● **Task prompt**
From the first line of the data through the line containing "nota-luis piedrahita-9788490625514 dios", transcribe each line exactly. Pictures do not belong in the copy.

● **Data provided**
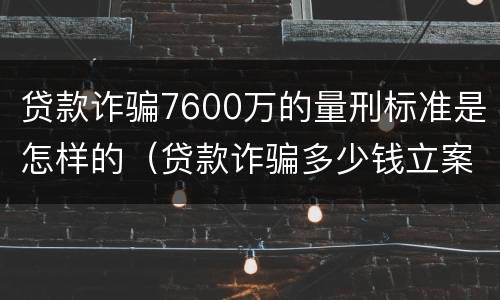 贷款诈骗7600万的量刑标准是怎样的（贷款诈骗多少钱立案标准）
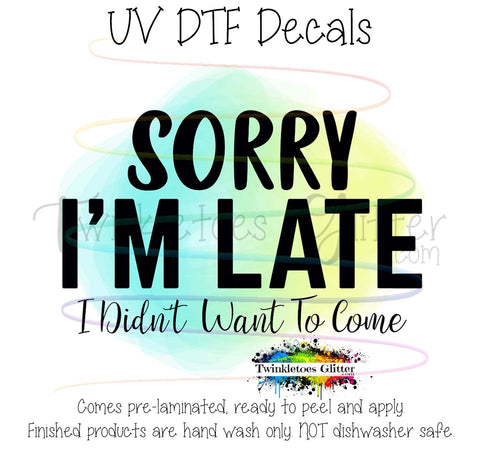Sorry I'm late, I didn't want to come ~ UV Decal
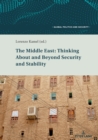 The Middle East: Thinking About and Beyond Security and Stability - eBook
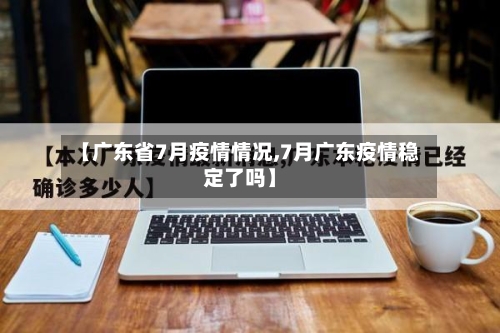 【广东省7月疫情情况,7月广东疫情稳定了吗】-第2张图片
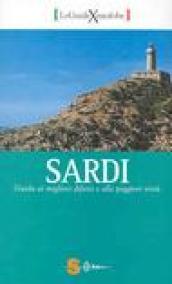 Sardi. Guida ai migliori difetti alle peggiori virtù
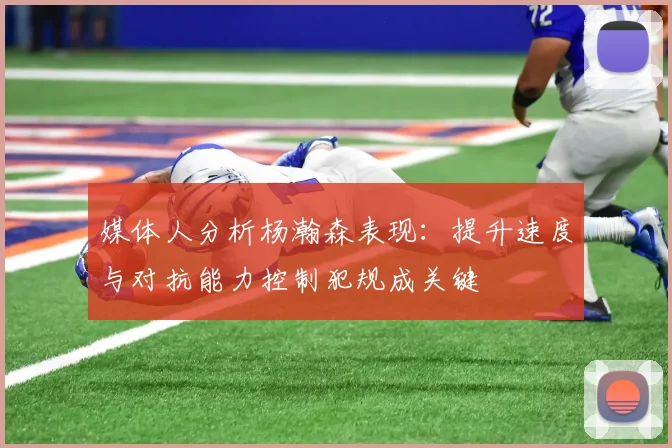 媒体人分析杨瀚森表现：提升速度与对抗能力控制犯规成关键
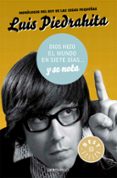 dios hizo el mundo en siete días... y se nota-luis piedrahita-9788490625514 dios hizo el mundo en siete días... y se nota-luis piedrahita-9788490625514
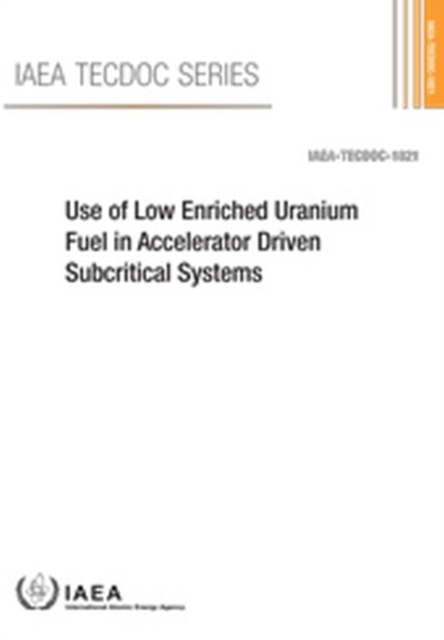 Use of Low Enriched Uranium Fuel in Accelerator Driven Subcritical Systems, Paperback / softback Book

● **Exercise output**
 贷款诈骗7600万的量刑标准是怎样的（贷款诈骗多少钱立案标准）
Sorry I'm late, I didn't want to come ~ UV Decal
 The Middle East: Thinking About and Beyond Security and Stability - eBook
 【广东省7月疫情情况,7月广东疫情稳定了吗】-第2张图片
 Sardi. Guida ai migliori difetti alle peggiori virtù
 媒体人分析杨瀚森表现：提升速度与对抗能力控制犯规成关键
 dios hizo el mundo en siete días... y se nota-luis piedrahita-9788490625514 dios hizo el mundo en siete días... y se nota-luis piedrahita-9788490625514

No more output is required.